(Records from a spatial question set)
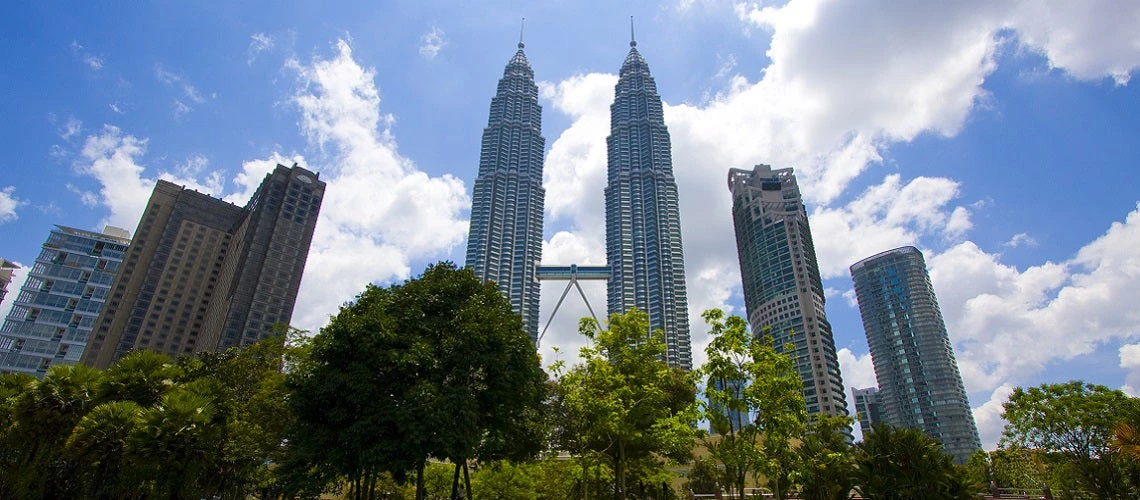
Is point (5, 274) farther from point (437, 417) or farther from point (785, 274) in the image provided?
point (785, 274)

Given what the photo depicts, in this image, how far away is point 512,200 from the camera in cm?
15838

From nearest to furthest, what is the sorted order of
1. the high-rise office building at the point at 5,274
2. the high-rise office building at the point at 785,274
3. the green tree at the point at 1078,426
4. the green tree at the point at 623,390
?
the green tree at the point at 623,390, the green tree at the point at 1078,426, the high-rise office building at the point at 5,274, the high-rise office building at the point at 785,274

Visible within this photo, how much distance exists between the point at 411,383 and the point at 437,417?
256cm

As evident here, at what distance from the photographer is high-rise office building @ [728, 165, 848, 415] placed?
122 m

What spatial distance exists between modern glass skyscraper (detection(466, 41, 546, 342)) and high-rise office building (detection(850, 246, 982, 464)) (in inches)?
4090

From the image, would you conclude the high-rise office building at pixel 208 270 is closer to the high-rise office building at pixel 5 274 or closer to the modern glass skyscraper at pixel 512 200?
the high-rise office building at pixel 5 274

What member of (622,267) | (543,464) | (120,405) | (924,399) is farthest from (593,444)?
(924,399)

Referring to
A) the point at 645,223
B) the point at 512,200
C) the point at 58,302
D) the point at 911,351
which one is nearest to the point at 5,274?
the point at 58,302

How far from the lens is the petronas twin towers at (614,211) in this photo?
14838 cm

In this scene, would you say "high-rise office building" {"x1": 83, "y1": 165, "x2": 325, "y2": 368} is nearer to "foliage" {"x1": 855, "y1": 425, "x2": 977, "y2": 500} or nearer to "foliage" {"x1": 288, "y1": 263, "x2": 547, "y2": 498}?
"foliage" {"x1": 288, "y1": 263, "x2": 547, "y2": 498}

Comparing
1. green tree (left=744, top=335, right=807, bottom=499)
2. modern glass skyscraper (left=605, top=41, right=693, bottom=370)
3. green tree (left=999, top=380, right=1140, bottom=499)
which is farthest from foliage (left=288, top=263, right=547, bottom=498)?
modern glass skyscraper (left=605, top=41, right=693, bottom=370)

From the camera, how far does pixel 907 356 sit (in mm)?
151875

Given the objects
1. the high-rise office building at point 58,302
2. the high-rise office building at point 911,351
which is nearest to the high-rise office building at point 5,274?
the high-rise office building at point 58,302

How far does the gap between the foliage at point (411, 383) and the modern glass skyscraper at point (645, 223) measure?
390 ft
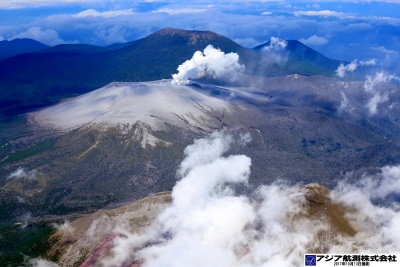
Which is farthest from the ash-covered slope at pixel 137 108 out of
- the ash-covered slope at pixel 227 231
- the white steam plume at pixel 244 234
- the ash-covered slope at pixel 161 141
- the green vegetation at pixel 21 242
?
the ash-covered slope at pixel 227 231

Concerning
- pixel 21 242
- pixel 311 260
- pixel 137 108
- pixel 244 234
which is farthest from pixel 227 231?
pixel 137 108

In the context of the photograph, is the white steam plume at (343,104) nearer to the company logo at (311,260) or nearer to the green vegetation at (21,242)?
the green vegetation at (21,242)

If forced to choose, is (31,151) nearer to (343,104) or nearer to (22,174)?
(22,174)

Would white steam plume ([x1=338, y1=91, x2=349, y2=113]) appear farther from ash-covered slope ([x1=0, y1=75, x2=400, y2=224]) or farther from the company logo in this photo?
the company logo

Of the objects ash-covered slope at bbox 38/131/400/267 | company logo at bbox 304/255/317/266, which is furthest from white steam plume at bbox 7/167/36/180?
company logo at bbox 304/255/317/266

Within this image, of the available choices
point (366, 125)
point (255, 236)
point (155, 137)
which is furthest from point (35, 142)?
point (366, 125)
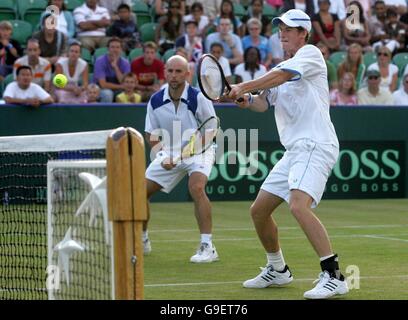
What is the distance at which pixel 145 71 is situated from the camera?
17.8 m

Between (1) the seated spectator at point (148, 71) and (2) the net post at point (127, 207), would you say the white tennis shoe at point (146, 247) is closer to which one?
(2) the net post at point (127, 207)

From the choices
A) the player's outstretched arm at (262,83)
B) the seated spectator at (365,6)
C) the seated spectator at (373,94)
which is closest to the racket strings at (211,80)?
the player's outstretched arm at (262,83)

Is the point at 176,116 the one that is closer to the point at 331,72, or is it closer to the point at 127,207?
the point at 127,207

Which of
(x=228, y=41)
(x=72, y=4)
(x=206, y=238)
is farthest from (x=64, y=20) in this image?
(x=206, y=238)

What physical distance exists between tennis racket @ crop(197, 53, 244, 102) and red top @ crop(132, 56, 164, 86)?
32.5ft

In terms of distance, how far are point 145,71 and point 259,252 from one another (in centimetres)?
760

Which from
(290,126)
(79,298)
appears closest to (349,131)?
(290,126)

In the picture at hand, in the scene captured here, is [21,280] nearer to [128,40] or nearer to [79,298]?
[79,298]

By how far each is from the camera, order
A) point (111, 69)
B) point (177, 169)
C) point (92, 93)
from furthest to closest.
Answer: point (111, 69)
point (92, 93)
point (177, 169)

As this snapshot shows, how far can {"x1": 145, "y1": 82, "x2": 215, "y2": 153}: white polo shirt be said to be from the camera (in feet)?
33.8

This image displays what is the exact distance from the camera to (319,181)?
25.1 ft

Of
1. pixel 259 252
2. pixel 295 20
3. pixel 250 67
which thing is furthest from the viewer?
pixel 250 67

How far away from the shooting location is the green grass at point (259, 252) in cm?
815

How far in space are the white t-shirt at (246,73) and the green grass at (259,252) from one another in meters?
2.53
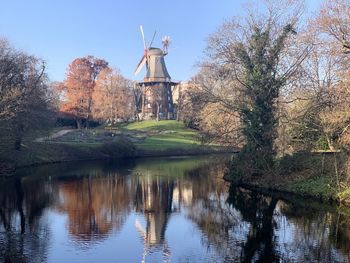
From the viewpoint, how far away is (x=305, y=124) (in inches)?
1237

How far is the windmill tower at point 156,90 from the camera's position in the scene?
3735 inches

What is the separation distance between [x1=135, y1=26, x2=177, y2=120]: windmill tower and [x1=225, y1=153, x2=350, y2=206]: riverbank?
61922mm

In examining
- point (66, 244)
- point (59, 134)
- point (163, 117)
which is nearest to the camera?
point (66, 244)

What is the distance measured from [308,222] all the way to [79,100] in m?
66.8

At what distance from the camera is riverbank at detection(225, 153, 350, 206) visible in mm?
26484

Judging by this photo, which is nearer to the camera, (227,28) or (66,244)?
(66,244)

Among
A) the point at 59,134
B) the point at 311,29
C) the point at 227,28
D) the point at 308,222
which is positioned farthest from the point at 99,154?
the point at 308,222

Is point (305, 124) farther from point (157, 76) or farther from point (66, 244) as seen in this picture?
point (157, 76)

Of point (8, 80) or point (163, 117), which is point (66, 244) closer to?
point (8, 80)

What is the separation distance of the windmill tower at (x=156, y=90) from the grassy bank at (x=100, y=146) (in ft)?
56.5

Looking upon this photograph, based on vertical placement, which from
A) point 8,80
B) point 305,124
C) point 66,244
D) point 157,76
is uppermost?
point 157,76

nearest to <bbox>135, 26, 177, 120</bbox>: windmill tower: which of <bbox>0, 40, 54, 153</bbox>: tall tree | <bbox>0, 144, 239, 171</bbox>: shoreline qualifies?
<bbox>0, 144, 239, 171</bbox>: shoreline

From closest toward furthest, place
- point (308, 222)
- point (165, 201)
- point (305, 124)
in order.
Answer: point (308, 222) → point (165, 201) → point (305, 124)

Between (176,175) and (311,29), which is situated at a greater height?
(311,29)
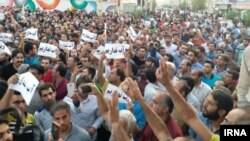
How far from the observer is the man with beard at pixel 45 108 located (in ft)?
18.1

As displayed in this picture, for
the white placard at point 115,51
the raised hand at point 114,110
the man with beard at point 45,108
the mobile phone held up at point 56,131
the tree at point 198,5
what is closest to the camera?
the raised hand at point 114,110

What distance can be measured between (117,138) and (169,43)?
9.12 metres

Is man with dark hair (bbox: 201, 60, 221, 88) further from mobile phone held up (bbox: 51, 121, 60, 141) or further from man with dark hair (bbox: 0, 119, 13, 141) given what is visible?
man with dark hair (bbox: 0, 119, 13, 141)

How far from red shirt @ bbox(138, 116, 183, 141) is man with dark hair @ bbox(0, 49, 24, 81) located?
3396mm

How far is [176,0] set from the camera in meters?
145

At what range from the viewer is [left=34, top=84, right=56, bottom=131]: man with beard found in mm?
5520

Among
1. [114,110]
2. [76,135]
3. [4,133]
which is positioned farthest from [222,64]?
[4,133]

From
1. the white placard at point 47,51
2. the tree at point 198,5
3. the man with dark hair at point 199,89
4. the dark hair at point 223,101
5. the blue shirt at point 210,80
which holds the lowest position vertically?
the tree at point 198,5

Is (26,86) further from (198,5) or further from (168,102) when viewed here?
(198,5)

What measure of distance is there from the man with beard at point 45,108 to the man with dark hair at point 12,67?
1974 mm

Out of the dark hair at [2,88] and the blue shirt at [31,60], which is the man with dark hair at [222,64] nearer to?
the blue shirt at [31,60]

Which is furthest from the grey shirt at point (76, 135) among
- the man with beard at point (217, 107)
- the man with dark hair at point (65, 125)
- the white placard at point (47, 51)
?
the white placard at point (47, 51)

| Work to be completed |
Rewrite everything from the line that contains "What measure of" down to the end of the records, changing "man with dark hair" to "man with black hair" and keeping all else unchanged.

| In response |
What measure of distance is there from the man with beard at point 45,108 to the man with black hair at point 12,67?
1974 mm

Out of the dark hair at [2,88] and the blue shirt at [31,60], which is the man with black hair at [222,64] nearer to?
the blue shirt at [31,60]

Which is furthest from the grey shirt at point (76, 135) among
- the man with beard at point (217, 107)
- the man with black hair at point (65, 125)
- the white placard at point (47, 51)
?
the white placard at point (47, 51)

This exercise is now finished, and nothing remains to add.